---
title: Instrumenting a Node.js Cloud Run Job
description: Datadog, the leading service for cloud-scale monitoring.
breadcrumbs: >-
  Docs > Serverless > Google Cloud Run > Instrumenting Cloud Run Jobs >
  Instrumenting a Node.js Cloud Run Job
---

# Instrumenting a Node.js Cloud Run Job

## Setup{% #setup %}

{% alert level="info" %}
A sample application is [available on GitHub](https://github.com/DataDog/serverless-gcp-sample-apps/tree/main/cloud-run-jobs/node).
{% /alert %}

{% alert level="info" %}
For full visibility and access to all Datadog features in Cloud Run Jobs, ensure you've [installed the Google Cloud integration](https://docs.datadoghq.com/integrations/google_cloud_platform/) and are using [serverless-init version 1.9.0 or later](https://hub.docker.com/r/datadog/serverless-init).
{% /alert %}

1. **Install the Datadog Node.js tracer**.

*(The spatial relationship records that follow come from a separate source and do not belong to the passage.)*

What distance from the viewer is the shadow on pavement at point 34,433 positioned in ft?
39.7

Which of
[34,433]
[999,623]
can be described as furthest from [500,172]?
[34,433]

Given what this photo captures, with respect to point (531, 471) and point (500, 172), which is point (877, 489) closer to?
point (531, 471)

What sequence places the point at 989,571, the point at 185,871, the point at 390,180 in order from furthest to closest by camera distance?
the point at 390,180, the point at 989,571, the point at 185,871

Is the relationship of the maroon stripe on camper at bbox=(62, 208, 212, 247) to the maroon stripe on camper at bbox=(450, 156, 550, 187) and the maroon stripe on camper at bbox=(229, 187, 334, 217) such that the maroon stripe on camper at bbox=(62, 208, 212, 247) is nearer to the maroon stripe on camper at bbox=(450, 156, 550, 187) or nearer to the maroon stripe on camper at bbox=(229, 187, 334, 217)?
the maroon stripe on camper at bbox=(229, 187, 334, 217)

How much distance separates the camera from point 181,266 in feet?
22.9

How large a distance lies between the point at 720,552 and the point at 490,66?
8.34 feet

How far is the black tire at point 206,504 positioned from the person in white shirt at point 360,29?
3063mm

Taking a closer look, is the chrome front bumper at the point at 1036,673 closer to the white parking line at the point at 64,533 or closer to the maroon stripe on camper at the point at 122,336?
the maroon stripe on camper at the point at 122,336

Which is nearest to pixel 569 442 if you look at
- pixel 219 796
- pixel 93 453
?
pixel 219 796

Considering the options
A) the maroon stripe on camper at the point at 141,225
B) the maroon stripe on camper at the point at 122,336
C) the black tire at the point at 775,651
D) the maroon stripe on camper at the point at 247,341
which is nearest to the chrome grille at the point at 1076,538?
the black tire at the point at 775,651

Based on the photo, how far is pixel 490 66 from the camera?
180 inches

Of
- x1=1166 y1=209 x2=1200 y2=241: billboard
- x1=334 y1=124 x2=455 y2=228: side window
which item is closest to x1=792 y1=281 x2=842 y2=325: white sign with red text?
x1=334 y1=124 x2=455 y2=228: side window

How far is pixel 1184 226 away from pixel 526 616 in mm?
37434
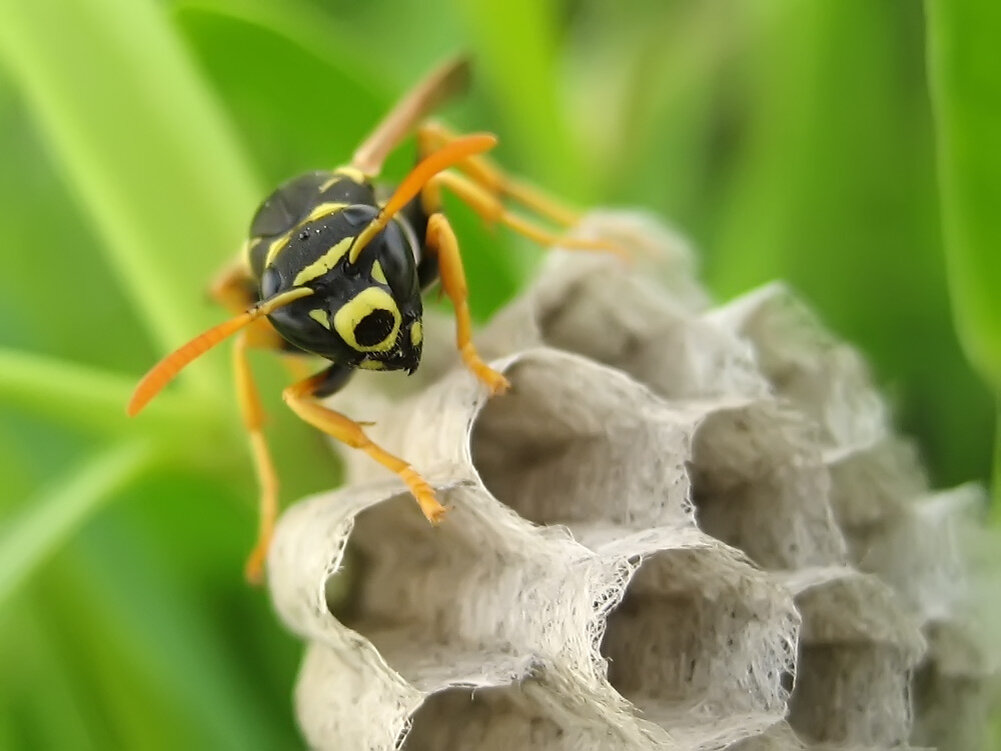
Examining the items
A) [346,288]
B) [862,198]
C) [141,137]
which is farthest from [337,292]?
[862,198]

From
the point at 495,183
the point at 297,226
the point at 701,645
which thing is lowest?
Result: the point at 701,645

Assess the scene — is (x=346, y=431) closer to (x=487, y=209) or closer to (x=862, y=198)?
(x=487, y=209)

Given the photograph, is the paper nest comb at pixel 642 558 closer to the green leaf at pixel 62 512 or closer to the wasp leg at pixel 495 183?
the green leaf at pixel 62 512

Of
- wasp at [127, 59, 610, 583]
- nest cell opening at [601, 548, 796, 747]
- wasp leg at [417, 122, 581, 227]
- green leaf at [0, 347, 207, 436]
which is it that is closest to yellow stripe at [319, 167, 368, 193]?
wasp at [127, 59, 610, 583]

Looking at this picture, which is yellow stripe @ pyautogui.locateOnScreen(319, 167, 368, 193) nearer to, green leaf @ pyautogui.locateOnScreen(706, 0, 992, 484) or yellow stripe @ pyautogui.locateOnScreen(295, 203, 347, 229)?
yellow stripe @ pyautogui.locateOnScreen(295, 203, 347, 229)

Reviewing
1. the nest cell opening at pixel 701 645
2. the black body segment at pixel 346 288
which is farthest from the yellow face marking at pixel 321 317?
the nest cell opening at pixel 701 645

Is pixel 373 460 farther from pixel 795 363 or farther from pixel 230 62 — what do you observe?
pixel 230 62
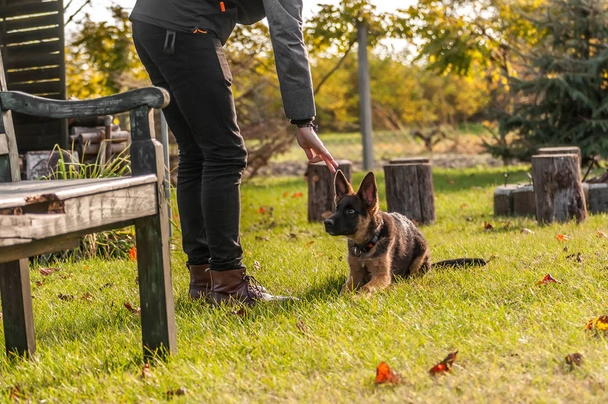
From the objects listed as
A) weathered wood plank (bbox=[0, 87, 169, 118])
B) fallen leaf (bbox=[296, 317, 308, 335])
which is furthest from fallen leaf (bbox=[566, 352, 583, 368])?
weathered wood plank (bbox=[0, 87, 169, 118])

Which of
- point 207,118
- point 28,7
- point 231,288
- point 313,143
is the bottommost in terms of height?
point 231,288

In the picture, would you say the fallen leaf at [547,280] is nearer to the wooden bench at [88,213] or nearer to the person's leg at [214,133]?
the person's leg at [214,133]

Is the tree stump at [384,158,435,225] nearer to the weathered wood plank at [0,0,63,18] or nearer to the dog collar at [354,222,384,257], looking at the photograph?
the dog collar at [354,222,384,257]

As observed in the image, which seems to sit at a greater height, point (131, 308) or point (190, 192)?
point (190, 192)

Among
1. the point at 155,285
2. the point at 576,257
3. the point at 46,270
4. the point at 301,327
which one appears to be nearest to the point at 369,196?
the point at 301,327

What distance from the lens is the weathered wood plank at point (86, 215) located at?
97.7 inches

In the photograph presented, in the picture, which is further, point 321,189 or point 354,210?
point 321,189

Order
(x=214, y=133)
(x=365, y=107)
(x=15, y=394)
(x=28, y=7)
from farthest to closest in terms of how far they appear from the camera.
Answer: (x=365, y=107) → (x=28, y=7) → (x=214, y=133) → (x=15, y=394)

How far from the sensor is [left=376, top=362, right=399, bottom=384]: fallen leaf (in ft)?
9.28

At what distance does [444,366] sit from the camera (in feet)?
9.52

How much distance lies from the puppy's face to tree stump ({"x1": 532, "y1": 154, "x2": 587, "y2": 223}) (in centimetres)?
290

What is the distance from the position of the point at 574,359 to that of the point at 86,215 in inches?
67.7

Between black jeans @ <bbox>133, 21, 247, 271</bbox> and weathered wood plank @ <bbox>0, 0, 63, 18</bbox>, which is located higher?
weathered wood plank @ <bbox>0, 0, 63, 18</bbox>

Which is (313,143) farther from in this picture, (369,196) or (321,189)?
(321,189)
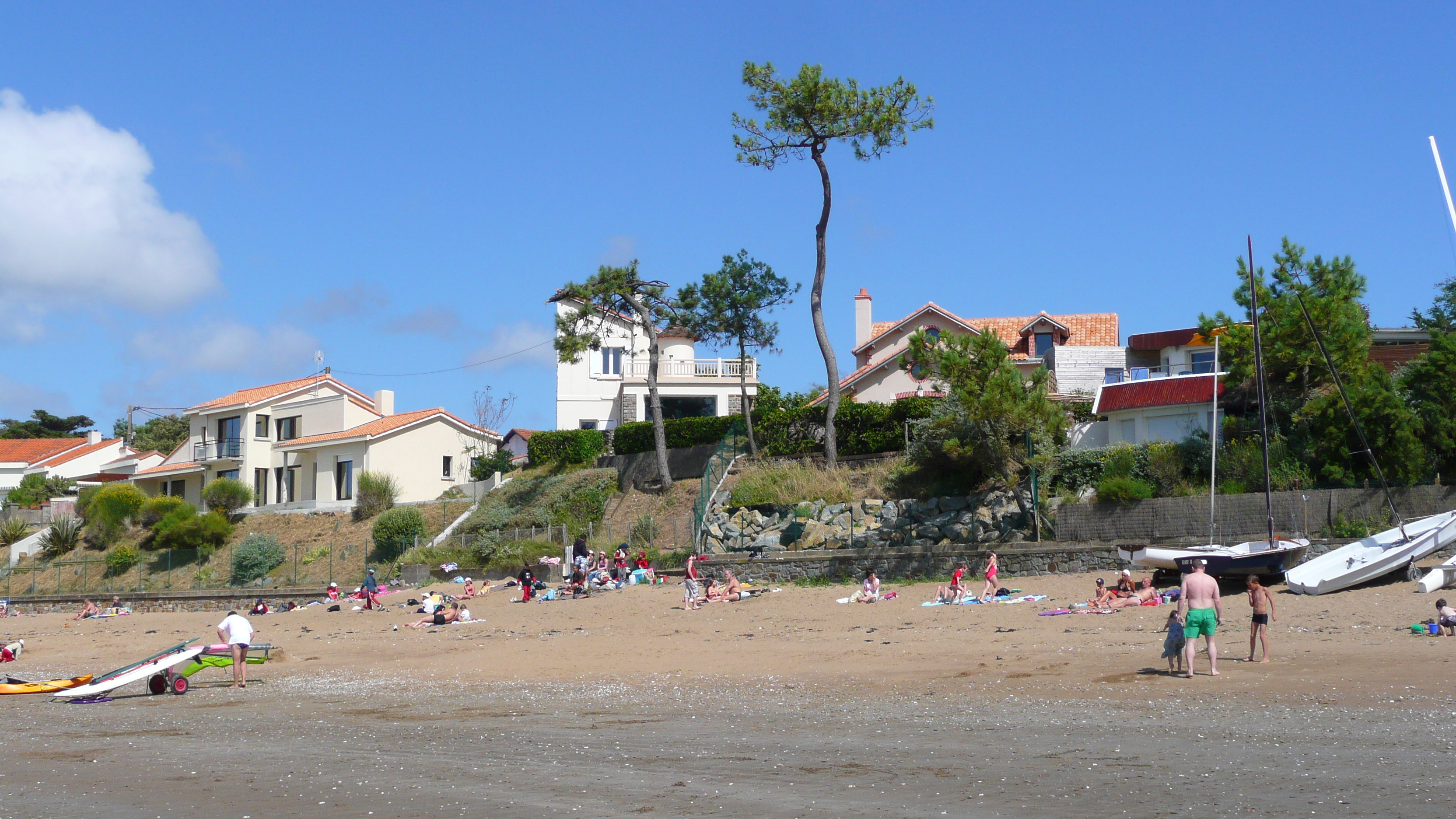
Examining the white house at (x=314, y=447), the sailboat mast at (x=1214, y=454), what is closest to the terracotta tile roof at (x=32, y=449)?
the white house at (x=314, y=447)

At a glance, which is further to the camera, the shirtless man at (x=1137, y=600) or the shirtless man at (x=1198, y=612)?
the shirtless man at (x=1137, y=600)

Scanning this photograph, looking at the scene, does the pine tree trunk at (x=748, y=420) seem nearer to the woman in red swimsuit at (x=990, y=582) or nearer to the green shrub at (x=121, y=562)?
the woman in red swimsuit at (x=990, y=582)

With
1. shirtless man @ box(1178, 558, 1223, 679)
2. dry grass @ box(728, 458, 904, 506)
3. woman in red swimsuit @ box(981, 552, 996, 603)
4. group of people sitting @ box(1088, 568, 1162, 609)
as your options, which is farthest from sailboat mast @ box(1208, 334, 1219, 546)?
shirtless man @ box(1178, 558, 1223, 679)

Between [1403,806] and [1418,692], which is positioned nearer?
[1403,806]

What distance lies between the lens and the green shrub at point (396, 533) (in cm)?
3984

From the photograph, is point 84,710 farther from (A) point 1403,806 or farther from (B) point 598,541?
(B) point 598,541

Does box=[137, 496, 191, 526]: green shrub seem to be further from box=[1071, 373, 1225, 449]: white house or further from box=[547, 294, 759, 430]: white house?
box=[1071, 373, 1225, 449]: white house

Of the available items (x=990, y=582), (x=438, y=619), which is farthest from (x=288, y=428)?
(x=990, y=582)

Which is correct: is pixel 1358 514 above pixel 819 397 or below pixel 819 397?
below

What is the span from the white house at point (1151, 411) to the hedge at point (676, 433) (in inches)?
451

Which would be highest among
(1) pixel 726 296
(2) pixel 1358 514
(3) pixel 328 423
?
(1) pixel 726 296

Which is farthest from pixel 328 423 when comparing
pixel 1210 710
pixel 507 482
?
pixel 1210 710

   1. In your main application, install the `dd-trace` package.

      ```shell
      npm install dd-trace
```

   1. Initialize the Node.js tracer with the `NODE_OPTIONS` environment variable:

      ```dockerfile
      ENV NODE_OPTIONS="--require dd-trace/init"
```

**Note**: Cloud Run Jobs run to completion rather than serving requests, so auto instrumentation won't create a top-level "job" span. For end-to-end visibility, create your own root span. See the [Node.js Custom Instrumentation](https://docs.datadoghq.com/tracing/trace_collection/custom_instrumentation/nodejs/dd-api?tab=locally#creating-spans) instructions.

For more information, see [Tracing Node.js applications](https://docs.datadoghq.com/tracing/trace_collection/automatic_instrumentation/dd_libraries/nodejs/).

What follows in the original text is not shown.